Networking on Steroids: Early stage entrepreneurs speed date with investors at RESI in San Francisco
By Marie Daghlian
You have 30 minutes per meeting, enough time to make your pitch, find out if there is a potential connection, and move on to the next meeting. It’s networking on steroids and it works for many of those who participate in RESI, or Redefining Early Stage Investments.
RESI makes it easy to partner and quickly allow early stage life sciences entrepreneurs to quickly identify whether an investor is interested in their technology or product. Held on January 12th in San Francisco, the meeting was a beehive of activity. As many as 1,000 people packed onto two floors of the Marines’ Memorial Club & Hotel with the main purpose of either raising money for their companies or funding exciting new ideas.
Thirty companies also showcased their technology with poster displays and participated in an innovation challenge with attendees rewarding the companies they deemed most interesting by investing their “RESI cash”, which they received when they registered.
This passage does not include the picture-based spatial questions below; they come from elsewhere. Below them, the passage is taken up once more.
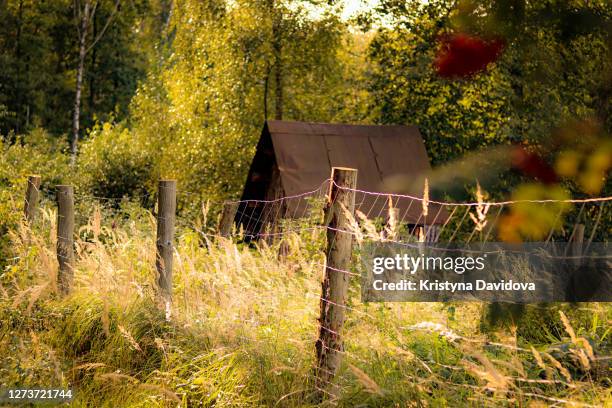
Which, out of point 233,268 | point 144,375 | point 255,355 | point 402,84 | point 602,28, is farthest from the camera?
point 402,84

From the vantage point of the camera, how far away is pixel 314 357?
477cm

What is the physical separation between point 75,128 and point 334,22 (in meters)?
14.8

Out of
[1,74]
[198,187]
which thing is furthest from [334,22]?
[1,74]

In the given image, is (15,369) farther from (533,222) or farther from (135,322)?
(533,222)

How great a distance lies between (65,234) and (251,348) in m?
3.53

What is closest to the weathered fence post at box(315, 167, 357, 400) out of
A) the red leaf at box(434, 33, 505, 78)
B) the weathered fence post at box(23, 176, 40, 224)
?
the red leaf at box(434, 33, 505, 78)

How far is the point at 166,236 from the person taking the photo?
657 centimetres

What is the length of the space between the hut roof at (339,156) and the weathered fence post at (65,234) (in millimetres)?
5042

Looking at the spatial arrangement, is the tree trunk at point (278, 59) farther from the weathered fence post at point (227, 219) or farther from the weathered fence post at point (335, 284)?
the weathered fence post at point (335, 284)

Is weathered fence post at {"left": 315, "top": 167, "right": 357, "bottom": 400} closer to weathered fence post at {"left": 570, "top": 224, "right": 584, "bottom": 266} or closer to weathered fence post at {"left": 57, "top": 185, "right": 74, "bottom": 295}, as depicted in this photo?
weathered fence post at {"left": 570, "top": 224, "right": 584, "bottom": 266}

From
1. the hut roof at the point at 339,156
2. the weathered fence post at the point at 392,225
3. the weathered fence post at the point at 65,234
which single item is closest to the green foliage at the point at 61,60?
the hut roof at the point at 339,156

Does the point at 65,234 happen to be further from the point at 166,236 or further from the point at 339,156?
the point at 339,156

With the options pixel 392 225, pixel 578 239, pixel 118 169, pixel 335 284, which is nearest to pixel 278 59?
pixel 118 169

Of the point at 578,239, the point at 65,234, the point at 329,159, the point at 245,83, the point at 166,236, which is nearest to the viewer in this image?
the point at 578,239
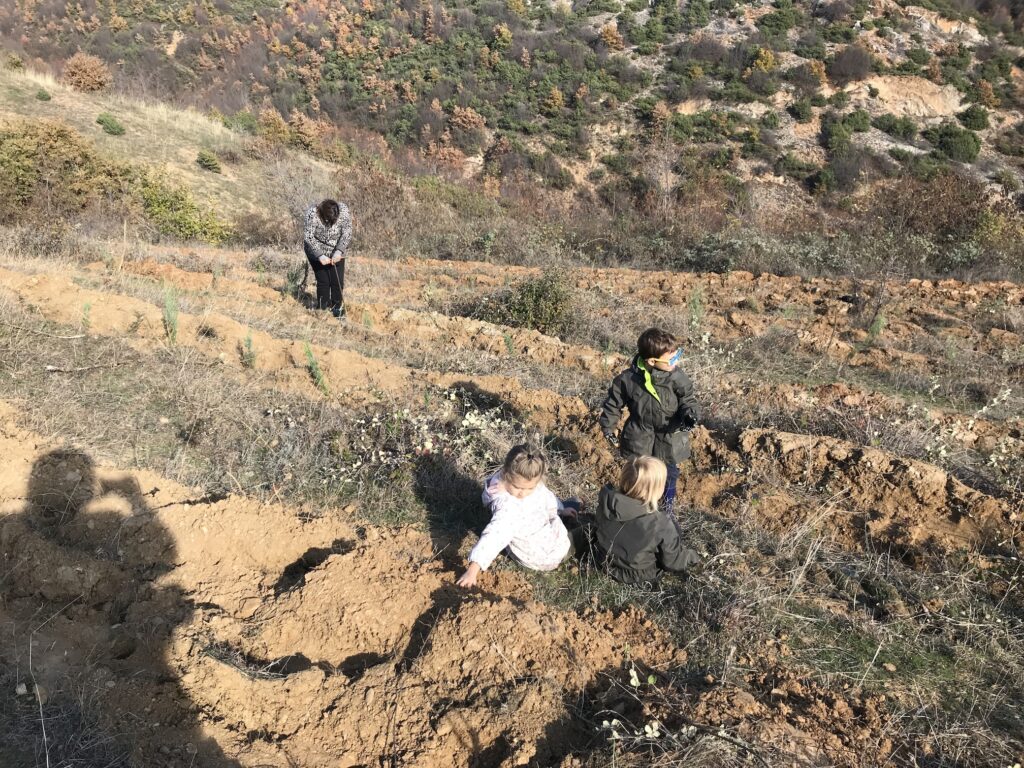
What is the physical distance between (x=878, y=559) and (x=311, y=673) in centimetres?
311

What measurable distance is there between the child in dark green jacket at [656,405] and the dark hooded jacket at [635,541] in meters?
0.60

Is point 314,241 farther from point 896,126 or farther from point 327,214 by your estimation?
point 896,126

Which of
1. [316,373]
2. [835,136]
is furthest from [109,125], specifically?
[835,136]

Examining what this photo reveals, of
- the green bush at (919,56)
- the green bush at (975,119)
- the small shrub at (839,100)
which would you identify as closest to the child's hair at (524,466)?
the small shrub at (839,100)

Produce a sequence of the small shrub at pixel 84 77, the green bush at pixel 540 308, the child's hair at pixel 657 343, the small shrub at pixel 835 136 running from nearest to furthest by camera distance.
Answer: the child's hair at pixel 657 343 → the green bush at pixel 540 308 → the small shrub at pixel 84 77 → the small shrub at pixel 835 136

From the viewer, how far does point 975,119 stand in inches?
993

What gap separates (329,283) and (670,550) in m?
5.55

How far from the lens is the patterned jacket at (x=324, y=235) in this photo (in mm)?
6898

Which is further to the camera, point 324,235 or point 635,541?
point 324,235

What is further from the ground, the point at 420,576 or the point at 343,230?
the point at 343,230

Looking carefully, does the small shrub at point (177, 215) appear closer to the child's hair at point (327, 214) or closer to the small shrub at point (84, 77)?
the child's hair at point (327, 214)

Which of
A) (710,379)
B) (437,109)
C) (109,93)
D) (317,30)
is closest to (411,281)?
(710,379)

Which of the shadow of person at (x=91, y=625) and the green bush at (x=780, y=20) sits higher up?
the green bush at (x=780, y=20)

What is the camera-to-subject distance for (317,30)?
103ft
MyndBlue, a digital health/device startup based in Paris and Cambridge, MA, that won second place in the contest, was formally presenting its technology to a sizable group of investors for the first time.
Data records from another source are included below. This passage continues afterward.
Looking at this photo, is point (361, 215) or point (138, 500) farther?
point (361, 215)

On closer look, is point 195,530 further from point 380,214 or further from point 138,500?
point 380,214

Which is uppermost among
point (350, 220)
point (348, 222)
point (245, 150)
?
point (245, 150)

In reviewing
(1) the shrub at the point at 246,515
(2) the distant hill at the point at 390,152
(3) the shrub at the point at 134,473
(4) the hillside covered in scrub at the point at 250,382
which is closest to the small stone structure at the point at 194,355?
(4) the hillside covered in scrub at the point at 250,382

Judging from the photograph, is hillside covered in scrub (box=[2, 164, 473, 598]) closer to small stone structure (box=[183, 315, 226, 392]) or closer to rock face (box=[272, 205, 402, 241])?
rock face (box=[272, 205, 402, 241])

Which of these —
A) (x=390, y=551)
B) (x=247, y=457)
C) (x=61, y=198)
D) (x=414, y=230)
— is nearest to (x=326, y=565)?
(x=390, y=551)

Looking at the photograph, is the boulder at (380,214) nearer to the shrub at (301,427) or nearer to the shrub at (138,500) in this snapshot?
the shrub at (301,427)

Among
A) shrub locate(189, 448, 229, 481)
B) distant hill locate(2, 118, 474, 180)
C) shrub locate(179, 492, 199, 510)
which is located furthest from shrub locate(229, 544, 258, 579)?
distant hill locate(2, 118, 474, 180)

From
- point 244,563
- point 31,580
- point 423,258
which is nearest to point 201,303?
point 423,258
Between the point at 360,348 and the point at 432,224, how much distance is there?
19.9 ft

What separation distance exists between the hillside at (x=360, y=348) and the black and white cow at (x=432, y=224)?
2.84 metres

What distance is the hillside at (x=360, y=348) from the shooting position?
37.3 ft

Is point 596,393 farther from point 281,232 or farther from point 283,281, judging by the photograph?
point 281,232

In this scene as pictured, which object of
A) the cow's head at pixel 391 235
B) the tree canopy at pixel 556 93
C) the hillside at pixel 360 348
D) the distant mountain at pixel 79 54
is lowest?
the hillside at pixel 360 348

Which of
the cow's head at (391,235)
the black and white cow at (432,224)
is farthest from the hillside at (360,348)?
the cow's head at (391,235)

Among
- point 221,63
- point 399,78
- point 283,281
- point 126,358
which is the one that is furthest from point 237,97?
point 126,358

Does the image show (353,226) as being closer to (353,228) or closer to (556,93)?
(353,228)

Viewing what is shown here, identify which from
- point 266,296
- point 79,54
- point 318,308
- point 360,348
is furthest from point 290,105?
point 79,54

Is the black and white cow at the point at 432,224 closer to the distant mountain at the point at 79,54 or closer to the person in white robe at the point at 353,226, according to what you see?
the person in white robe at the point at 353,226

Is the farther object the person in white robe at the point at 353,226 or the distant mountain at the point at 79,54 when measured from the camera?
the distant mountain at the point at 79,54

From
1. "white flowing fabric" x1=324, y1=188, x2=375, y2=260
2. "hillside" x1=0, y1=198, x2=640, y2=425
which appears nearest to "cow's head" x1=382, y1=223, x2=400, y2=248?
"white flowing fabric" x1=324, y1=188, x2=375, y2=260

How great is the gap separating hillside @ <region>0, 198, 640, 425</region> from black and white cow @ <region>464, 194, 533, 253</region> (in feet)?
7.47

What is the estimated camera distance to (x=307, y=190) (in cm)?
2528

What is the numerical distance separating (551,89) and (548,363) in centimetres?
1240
“We chose to participate in the RESI event because of its focus on early-stage companies,” said MyndBlue CEO Dr. Denis Fompeyrine. “In particular, we were very pleased that early-stage investors were quickly able to comprehend the value proposition for MyndBlue, that our mHealth solution alerts physicians with early-warning signs from their PTSD or Major Depressive Disorder patients. MyndBlue thus represents a potentially transformational paradigm for treating mental health disorders.”
“A great event!” he added.
RESI attendees were about equally divided between seed and early stage companies—biotech, medical devices, digital and healthcare IT, and investors—venture capital, corporates, angel investors, family offices, private investors, private equity, venture philanthropy, and global investors interested in early stage companies.
RESI also held workshops throughout the day that “give you the nuts and bolts of how to go about looking for money,” said Mark Spiekler, founder and CEO of Sharklet Technologies, a company that uses textures inspired by the skin of sharks to not only control bacterial growth on devices, but also to stimulate cell growth for wound care.
Spiekler has been a constant attendee of RESI conferences. “What I like about RESI is that they provide a format where you can quickly identify whether people are interested in what you are selling or not,” Spiekler says. “I really like the rapid fire and the rhythm.”
He says he has recommended the conference to about 30 people and about 25 of them have had success at the meeting. “They are very upfront about their mission of helping people connect for funding,” Spiekler says. “You can quickly find out if an investor is interested or not.” And time is money.
It works, says Dennis Ford, founder and CEO of Life Science Nation (LSN), the creator of RESI. The “beehive” of activity is palatable. Surveys he has taken from past meetings show that about 20 percent of his clients report getting funded through connections made through RESI and Life Science Nation. “The RESI vibe brings down the walls and barriers and everybody is talking and meeting and it’s just a really open and accepting crowd,” Ford says.
Ford has spent a long career launching new companies around disruptive technologies. He launched Life Science Nation about five years ago because he saw a need for a more efficient way for early stage companies to identify potential investors and vice versa. Besides the RESI conference series — which is held every 45 days between JPM/BioWeekSF, Toronto, San Diego, Boston and New York City — LSN offers two curated databases that capture both the asset “buy side” (ten categories of 5,000 early stage global investors and partners), and the “sell side” (39,000 early stage drug, device, diagnostic and healthcare IT companies).